Extract:
'''

After rolling out PaperCut Views on the Google Cloud Platform, we realised that the operation cost was more affected by the instance running time than by the number of IO operations, storage, cache, etc. In this article, I will show the problems we found in our original architecture and the changes we made to reduce the operation cost by reducing the instance running time, hoping that our experience could help other teams doing similar products on the GCP.
What is PaperCut Views?
PaperCut Views is our free printing analytics, insights and supply forecast product targeted to small and home offices.
It is hosted in the Google Cloud Platform (GCP) which is a great provider of cloud services, and particularly, it is running on AppEngine, their platform as a service. One of its big benefits for IoT applications such as PaperCut Views, is that it can auto scale horizontally, spinning up new instances as needed according to the load of the application.
Why did we want to refactor?
IoT applications generally have to deal with a lot of events. PaperCut Views at the moment of writing this article was receiving 1.7 million events per day thanks to the 75k registered printers. These numbers are growing around 15k new printers per month representing 300.000 events more per day. Given that this is a free product, we wanted to try and reduce the operation cost so that we could keep the same level of service to our growing customer base.
Our approach to cost reduction
The first natural approach to reduce costs would be to reduce the number of events per printer (which we did), but we soon realised that our architecture also needed to be improved. In the following sections I will show an overview of our initial architecture, the problems we found on it and the changes we made to reduce the costs.
Our initial architecture
The following is a simplified version of the moving parts of the architecture we had at launch time:
In the previous diagram, the clients are installed in our customer’s organisations to capture the information of the printers and send events such as job printed, toner level changed etc to the cloud. These events are processed by our cloud application which updates various metrics such as total pages printed per month, toner and paper forecast etc. The metrics are calculated organisation wide as well as per printer. Then, the users would be able to see the metrics via our web application.
When we went live, our design was oriented to limit the datastore operations per event, hoping that the reduced number of IO actions kept the costs low. Since we needed real time metrics in our dashboard, we decided to calculate them every time we received an event and store them on big datastore documents containing all of the metrics; one document for each organisation and one for each printer. Each document was fetched updated and saved once per event.

'''

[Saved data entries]
'''

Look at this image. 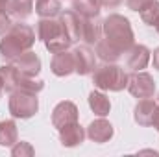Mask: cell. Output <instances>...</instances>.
I'll return each instance as SVG.
<instances>
[{
    "instance_id": "6da1fadb",
    "label": "cell",
    "mask_w": 159,
    "mask_h": 157,
    "mask_svg": "<svg viewBox=\"0 0 159 157\" xmlns=\"http://www.w3.org/2000/svg\"><path fill=\"white\" fill-rule=\"evenodd\" d=\"M34 44H35V32L32 30V26L17 22L11 24V28L4 34L0 41V56L6 61H13L26 50H32Z\"/></svg>"
},
{
    "instance_id": "7a4b0ae2",
    "label": "cell",
    "mask_w": 159,
    "mask_h": 157,
    "mask_svg": "<svg viewBox=\"0 0 159 157\" xmlns=\"http://www.w3.org/2000/svg\"><path fill=\"white\" fill-rule=\"evenodd\" d=\"M102 34H104V39L109 44H113L117 50H120L122 54H126L135 44V37H133V30H131L129 20L119 13H113L107 19H104Z\"/></svg>"
},
{
    "instance_id": "3957f363",
    "label": "cell",
    "mask_w": 159,
    "mask_h": 157,
    "mask_svg": "<svg viewBox=\"0 0 159 157\" xmlns=\"http://www.w3.org/2000/svg\"><path fill=\"white\" fill-rule=\"evenodd\" d=\"M93 74V83L100 91H113L119 92L128 87V74L124 69L115 65V63H104L100 67H94Z\"/></svg>"
},
{
    "instance_id": "277c9868",
    "label": "cell",
    "mask_w": 159,
    "mask_h": 157,
    "mask_svg": "<svg viewBox=\"0 0 159 157\" xmlns=\"http://www.w3.org/2000/svg\"><path fill=\"white\" fill-rule=\"evenodd\" d=\"M39 111L37 94L26 91H13L9 96V113L13 118H32Z\"/></svg>"
},
{
    "instance_id": "5b68a950",
    "label": "cell",
    "mask_w": 159,
    "mask_h": 157,
    "mask_svg": "<svg viewBox=\"0 0 159 157\" xmlns=\"http://www.w3.org/2000/svg\"><path fill=\"white\" fill-rule=\"evenodd\" d=\"M131 96L135 98H152L156 92V81L148 72H133L131 76H128V87Z\"/></svg>"
},
{
    "instance_id": "8992f818",
    "label": "cell",
    "mask_w": 159,
    "mask_h": 157,
    "mask_svg": "<svg viewBox=\"0 0 159 157\" xmlns=\"http://www.w3.org/2000/svg\"><path fill=\"white\" fill-rule=\"evenodd\" d=\"M72 122H78V107H76V104L67 102V100L59 102L54 107V111H52V124H54V128L61 129V128H65V126H69Z\"/></svg>"
},
{
    "instance_id": "52a82bcc",
    "label": "cell",
    "mask_w": 159,
    "mask_h": 157,
    "mask_svg": "<svg viewBox=\"0 0 159 157\" xmlns=\"http://www.w3.org/2000/svg\"><path fill=\"white\" fill-rule=\"evenodd\" d=\"M11 63L19 69L20 74L30 76V78H35L41 72V59H39V56L34 54L32 50H26L24 54H20L19 57H15Z\"/></svg>"
},
{
    "instance_id": "ba28073f",
    "label": "cell",
    "mask_w": 159,
    "mask_h": 157,
    "mask_svg": "<svg viewBox=\"0 0 159 157\" xmlns=\"http://www.w3.org/2000/svg\"><path fill=\"white\" fill-rule=\"evenodd\" d=\"M126 67L131 72H139L143 69H146L148 61H150V50L144 44H133L128 52H126Z\"/></svg>"
},
{
    "instance_id": "9c48e42d",
    "label": "cell",
    "mask_w": 159,
    "mask_h": 157,
    "mask_svg": "<svg viewBox=\"0 0 159 157\" xmlns=\"http://www.w3.org/2000/svg\"><path fill=\"white\" fill-rule=\"evenodd\" d=\"M50 69L56 76L59 78H65L69 74H72L76 70V63H74V54L69 52V50H63V52H57L54 54L52 57V63H50Z\"/></svg>"
},
{
    "instance_id": "30bf717a",
    "label": "cell",
    "mask_w": 159,
    "mask_h": 157,
    "mask_svg": "<svg viewBox=\"0 0 159 157\" xmlns=\"http://www.w3.org/2000/svg\"><path fill=\"white\" fill-rule=\"evenodd\" d=\"M74 54V63H76V70L80 76H87L94 70L96 61H94V52L89 46H76L72 50Z\"/></svg>"
},
{
    "instance_id": "8fae6325",
    "label": "cell",
    "mask_w": 159,
    "mask_h": 157,
    "mask_svg": "<svg viewBox=\"0 0 159 157\" xmlns=\"http://www.w3.org/2000/svg\"><path fill=\"white\" fill-rule=\"evenodd\" d=\"M85 135H87L93 142L102 144V142H107V141L113 137V126H111L107 120H104V117H100L98 120H93V122L87 126Z\"/></svg>"
},
{
    "instance_id": "7c38bea8",
    "label": "cell",
    "mask_w": 159,
    "mask_h": 157,
    "mask_svg": "<svg viewBox=\"0 0 159 157\" xmlns=\"http://www.w3.org/2000/svg\"><path fill=\"white\" fill-rule=\"evenodd\" d=\"M83 139H85V129L80 126V122H72V124L59 129V141L67 148L80 146L83 142Z\"/></svg>"
},
{
    "instance_id": "4fadbf2b",
    "label": "cell",
    "mask_w": 159,
    "mask_h": 157,
    "mask_svg": "<svg viewBox=\"0 0 159 157\" xmlns=\"http://www.w3.org/2000/svg\"><path fill=\"white\" fill-rule=\"evenodd\" d=\"M102 22L98 17L81 19V39L87 44H96L102 39Z\"/></svg>"
},
{
    "instance_id": "5bb4252c",
    "label": "cell",
    "mask_w": 159,
    "mask_h": 157,
    "mask_svg": "<svg viewBox=\"0 0 159 157\" xmlns=\"http://www.w3.org/2000/svg\"><path fill=\"white\" fill-rule=\"evenodd\" d=\"M59 20L67 32V35L70 37L72 43L81 39V17L74 11H65V13H59Z\"/></svg>"
},
{
    "instance_id": "9a60e30c",
    "label": "cell",
    "mask_w": 159,
    "mask_h": 157,
    "mask_svg": "<svg viewBox=\"0 0 159 157\" xmlns=\"http://www.w3.org/2000/svg\"><path fill=\"white\" fill-rule=\"evenodd\" d=\"M63 32H65V28H63L61 20L56 19V17H52V19H41L39 22H37V35H39V39L43 43L54 39L56 35H59Z\"/></svg>"
},
{
    "instance_id": "2e32d148",
    "label": "cell",
    "mask_w": 159,
    "mask_h": 157,
    "mask_svg": "<svg viewBox=\"0 0 159 157\" xmlns=\"http://www.w3.org/2000/svg\"><path fill=\"white\" fill-rule=\"evenodd\" d=\"M157 104L152 100V98H141V102L135 105V111H133V117L135 122L139 126H152V118H154V111H156Z\"/></svg>"
},
{
    "instance_id": "e0dca14e",
    "label": "cell",
    "mask_w": 159,
    "mask_h": 157,
    "mask_svg": "<svg viewBox=\"0 0 159 157\" xmlns=\"http://www.w3.org/2000/svg\"><path fill=\"white\" fill-rule=\"evenodd\" d=\"M20 72L19 69L11 63V65H2L0 67V79H2V87L11 94L13 91L19 89V79H20Z\"/></svg>"
},
{
    "instance_id": "ac0fdd59",
    "label": "cell",
    "mask_w": 159,
    "mask_h": 157,
    "mask_svg": "<svg viewBox=\"0 0 159 157\" xmlns=\"http://www.w3.org/2000/svg\"><path fill=\"white\" fill-rule=\"evenodd\" d=\"M89 107L93 109L94 115L106 117V115H109V111H111V102H109V98H107L104 92L93 91V92L89 94Z\"/></svg>"
},
{
    "instance_id": "d6986e66",
    "label": "cell",
    "mask_w": 159,
    "mask_h": 157,
    "mask_svg": "<svg viewBox=\"0 0 159 157\" xmlns=\"http://www.w3.org/2000/svg\"><path fill=\"white\" fill-rule=\"evenodd\" d=\"M72 11L78 13L81 19L98 17L100 15V2L98 0H72Z\"/></svg>"
},
{
    "instance_id": "ffe728a7",
    "label": "cell",
    "mask_w": 159,
    "mask_h": 157,
    "mask_svg": "<svg viewBox=\"0 0 159 157\" xmlns=\"http://www.w3.org/2000/svg\"><path fill=\"white\" fill-rule=\"evenodd\" d=\"M35 11L41 19H52L61 13V0H37Z\"/></svg>"
},
{
    "instance_id": "44dd1931",
    "label": "cell",
    "mask_w": 159,
    "mask_h": 157,
    "mask_svg": "<svg viewBox=\"0 0 159 157\" xmlns=\"http://www.w3.org/2000/svg\"><path fill=\"white\" fill-rule=\"evenodd\" d=\"M32 9H34V2L32 0H9L7 2V11L11 17L15 19H26L32 15Z\"/></svg>"
},
{
    "instance_id": "7402d4cb",
    "label": "cell",
    "mask_w": 159,
    "mask_h": 157,
    "mask_svg": "<svg viewBox=\"0 0 159 157\" xmlns=\"http://www.w3.org/2000/svg\"><path fill=\"white\" fill-rule=\"evenodd\" d=\"M96 56H98L104 63H115L117 59H120L122 52L117 50L113 44H109L106 39H100L96 43Z\"/></svg>"
},
{
    "instance_id": "603a6c76",
    "label": "cell",
    "mask_w": 159,
    "mask_h": 157,
    "mask_svg": "<svg viewBox=\"0 0 159 157\" xmlns=\"http://www.w3.org/2000/svg\"><path fill=\"white\" fill-rule=\"evenodd\" d=\"M19 139L17 133V124L13 120H4L0 122V146H13Z\"/></svg>"
},
{
    "instance_id": "cb8c5ba5",
    "label": "cell",
    "mask_w": 159,
    "mask_h": 157,
    "mask_svg": "<svg viewBox=\"0 0 159 157\" xmlns=\"http://www.w3.org/2000/svg\"><path fill=\"white\" fill-rule=\"evenodd\" d=\"M70 44H72V41H70V37L67 35V32H63V34L56 35L54 39H50V41L44 43V46H46V50H48L50 54H57V52L69 50Z\"/></svg>"
},
{
    "instance_id": "d4e9b609",
    "label": "cell",
    "mask_w": 159,
    "mask_h": 157,
    "mask_svg": "<svg viewBox=\"0 0 159 157\" xmlns=\"http://www.w3.org/2000/svg\"><path fill=\"white\" fill-rule=\"evenodd\" d=\"M141 19H143L146 24L156 26V22L159 20V2L157 0L148 2V4L141 9Z\"/></svg>"
},
{
    "instance_id": "484cf974",
    "label": "cell",
    "mask_w": 159,
    "mask_h": 157,
    "mask_svg": "<svg viewBox=\"0 0 159 157\" xmlns=\"http://www.w3.org/2000/svg\"><path fill=\"white\" fill-rule=\"evenodd\" d=\"M44 89V81H41V79H35V78H30V76H20L19 79V89L17 91H26V92H34V94H37Z\"/></svg>"
},
{
    "instance_id": "4316f807",
    "label": "cell",
    "mask_w": 159,
    "mask_h": 157,
    "mask_svg": "<svg viewBox=\"0 0 159 157\" xmlns=\"http://www.w3.org/2000/svg\"><path fill=\"white\" fill-rule=\"evenodd\" d=\"M34 154H35V150L30 142H15L13 148H11L13 157H32Z\"/></svg>"
},
{
    "instance_id": "83f0119b",
    "label": "cell",
    "mask_w": 159,
    "mask_h": 157,
    "mask_svg": "<svg viewBox=\"0 0 159 157\" xmlns=\"http://www.w3.org/2000/svg\"><path fill=\"white\" fill-rule=\"evenodd\" d=\"M11 19H9V15L6 13V11H0V35H4L9 28H11Z\"/></svg>"
},
{
    "instance_id": "f1b7e54d",
    "label": "cell",
    "mask_w": 159,
    "mask_h": 157,
    "mask_svg": "<svg viewBox=\"0 0 159 157\" xmlns=\"http://www.w3.org/2000/svg\"><path fill=\"white\" fill-rule=\"evenodd\" d=\"M148 2H152V0H126V6H128L131 11H141Z\"/></svg>"
},
{
    "instance_id": "f546056e",
    "label": "cell",
    "mask_w": 159,
    "mask_h": 157,
    "mask_svg": "<svg viewBox=\"0 0 159 157\" xmlns=\"http://www.w3.org/2000/svg\"><path fill=\"white\" fill-rule=\"evenodd\" d=\"M102 7H107V9H115L122 4V0H98Z\"/></svg>"
},
{
    "instance_id": "4dcf8cb0",
    "label": "cell",
    "mask_w": 159,
    "mask_h": 157,
    "mask_svg": "<svg viewBox=\"0 0 159 157\" xmlns=\"http://www.w3.org/2000/svg\"><path fill=\"white\" fill-rule=\"evenodd\" d=\"M152 126L156 128L159 131V105L156 107V111H154V118H152Z\"/></svg>"
},
{
    "instance_id": "1f68e13d",
    "label": "cell",
    "mask_w": 159,
    "mask_h": 157,
    "mask_svg": "<svg viewBox=\"0 0 159 157\" xmlns=\"http://www.w3.org/2000/svg\"><path fill=\"white\" fill-rule=\"evenodd\" d=\"M154 67L159 70V46L154 50Z\"/></svg>"
},
{
    "instance_id": "d6a6232c",
    "label": "cell",
    "mask_w": 159,
    "mask_h": 157,
    "mask_svg": "<svg viewBox=\"0 0 159 157\" xmlns=\"http://www.w3.org/2000/svg\"><path fill=\"white\" fill-rule=\"evenodd\" d=\"M7 2L9 0H0V11H6L7 9Z\"/></svg>"
},
{
    "instance_id": "836d02e7",
    "label": "cell",
    "mask_w": 159,
    "mask_h": 157,
    "mask_svg": "<svg viewBox=\"0 0 159 157\" xmlns=\"http://www.w3.org/2000/svg\"><path fill=\"white\" fill-rule=\"evenodd\" d=\"M156 30H157V34H159V20L156 22Z\"/></svg>"
},
{
    "instance_id": "e575fe53",
    "label": "cell",
    "mask_w": 159,
    "mask_h": 157,
    "mask_svg": "<svg viewBox=\"0 0 159 157\" xmlns=\"http://www.w3.org/2000/svg\"><path fill=\"white\" fill-rule=\"evenodd\" d=\"M2 89H4V87H2V79H0V94H2Z\"/></svg>"
}]
</instances>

'''

What is asked:
1/ According to the PaperCut Views article, how many events per day was the product receiving at the time of writing?
2/ List every section heading in the PaperCut Views article.
3/ Extend the PaperCut Views article from the point where it stops.

Answers to the exercise:
1/ 1.7 million events per day.

2/
What is PaperCut Views?
Why did we want to refactor?
Our approach to cost reduction
Our initial architecture

3/
Soon after we went live, we realised that the cost was more affected by the AppEngine instances running time than by the IO or storage, so we started to plan the refactor.
Problem 1: High contention spots
As you can see, every time some action happened in any printer in an organisation, the two big documents were updated. This resulted in high contention spots in our storage, which despite we sharded the documents, it caused a lot of retries due to optimistic locking. In other words, if multiple events modify the documents inside a transaction at the same time, the first one to finish will commit, the others would need to retry. This kept the instance busy for a longer period of time trying to fetch, update and save a document since the whole cycle needed to be repeated until all events were calculated.
So, first refactor goal: Keep the storage high contention spots under control, even at the expense of duplicated data and more IO
The approach we took was to store some metrics in different documents. This implied more fetches per event but this also meant that the events that didn’t affect that particular metric, wouldn’t modify the document, therefore less contention and less retries caused by the optimistic locking errors.
After doing this, we had less instances attending the same number of events. However, there were still some cases in which the processing time of an event was long.
Problem 2: Cross-group transactions
It was common that a single event would modify multiple metric documents. For that, we created a transaction around them to keep the modifications consistent (see paper forecast metrics in the previous diagram). Modifying multiple documents in GCP datastore generally* implies a cross-group transaction, which takes longer to commit increasing the chances of optimistic locking and again, more instance uptime.
Second refactor goal: Avoid modifying more than one document per transaction.
For this, we decided to adopt eventual consistency using domain events according to DDD principles. The idea is that the documents could be updated independently and asynchronously, achieving consistency after a short period of time. We rely on Google Pub/Sub for this, since it guarantees the delivery of the events among other things.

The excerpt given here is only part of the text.